Federal Bureau of Investigation (FBI) deployed mass-licence plate reading technology across the US, despite its own internal worries about the privacy issues of such technology.
Newly released documents, obtained by the American Civil Liberties Union under freedom of information laws, show that the FBI used the technology – known as automatic license plate readers (LPR) in several of its field offices, but they also show that the agency temporarily stopped the practice over privacy concerns, The Guardian reports.
“An email exchange between FBI agents dated June 2012 records that the assistant director of the FBI postponed the purchase of a particular type of camera linked to LPRs after he was advised by his own legal department, the office of general counsel (OGC), of privacy concerns. The document is redacted, thus obscuring the precise nature of the camera, but it does note that the OGC is “still wrestling with LPR privacy issues,” it says in The Guardian report.

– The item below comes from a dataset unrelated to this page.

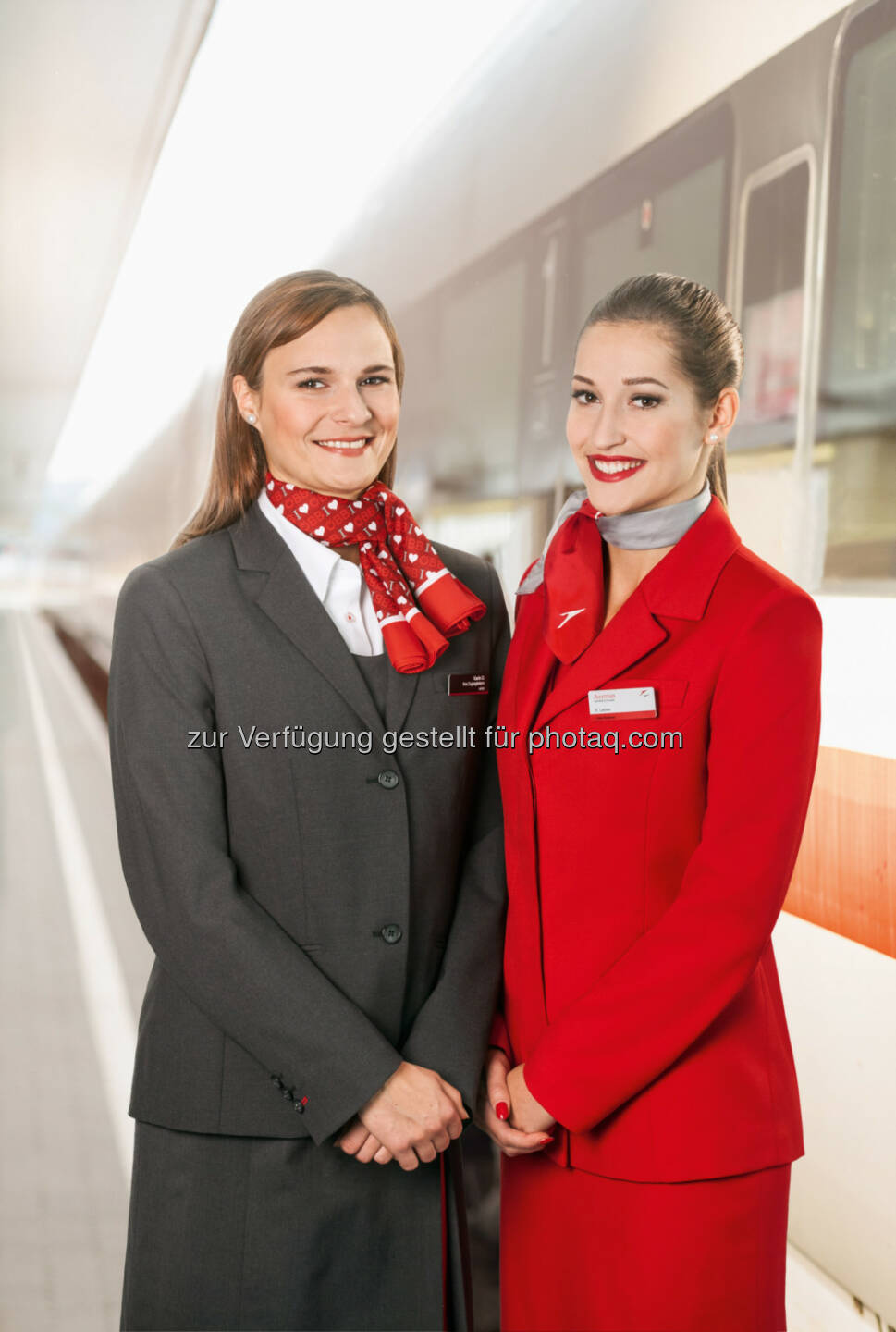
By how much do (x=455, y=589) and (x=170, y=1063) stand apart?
0.64 meters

However, despite these concerns and ‘wrestling with privacy issues’, LPRs were bought in “limited quantities and deployed to numerous field offices”. An FBI spokesperson confirmed LPRs were deployed around the country and added that they were only used in already active investigations and “only when there’s a reasonable belief that the LPR will aid that investigation”.

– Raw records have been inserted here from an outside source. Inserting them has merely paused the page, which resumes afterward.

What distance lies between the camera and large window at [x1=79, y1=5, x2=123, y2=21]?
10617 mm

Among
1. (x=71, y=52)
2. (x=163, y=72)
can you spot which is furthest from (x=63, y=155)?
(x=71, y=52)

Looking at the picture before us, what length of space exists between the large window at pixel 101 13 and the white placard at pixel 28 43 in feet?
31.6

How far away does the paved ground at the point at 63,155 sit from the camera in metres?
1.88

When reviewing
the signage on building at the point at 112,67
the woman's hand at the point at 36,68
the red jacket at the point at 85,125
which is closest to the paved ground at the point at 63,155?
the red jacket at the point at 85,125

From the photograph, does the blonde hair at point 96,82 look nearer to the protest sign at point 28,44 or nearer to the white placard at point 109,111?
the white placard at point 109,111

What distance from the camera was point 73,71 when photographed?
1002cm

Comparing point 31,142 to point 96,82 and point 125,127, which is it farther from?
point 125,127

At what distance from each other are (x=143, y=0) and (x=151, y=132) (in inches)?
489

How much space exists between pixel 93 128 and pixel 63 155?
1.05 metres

There was no general collecting of random licence plate details, nor was such information stored anywhere, he added. However, ACLU believes the published documents give more questions than answers. “As is so often the case, we are left with the feeling that the public should know more about the policies that the FBI has developed – if the agency has guidance relating to privacy concerns over this very sensitive technology, then the public should be told about it,” said Jay Stanley ACLU’s expert on technology-related privacy issues.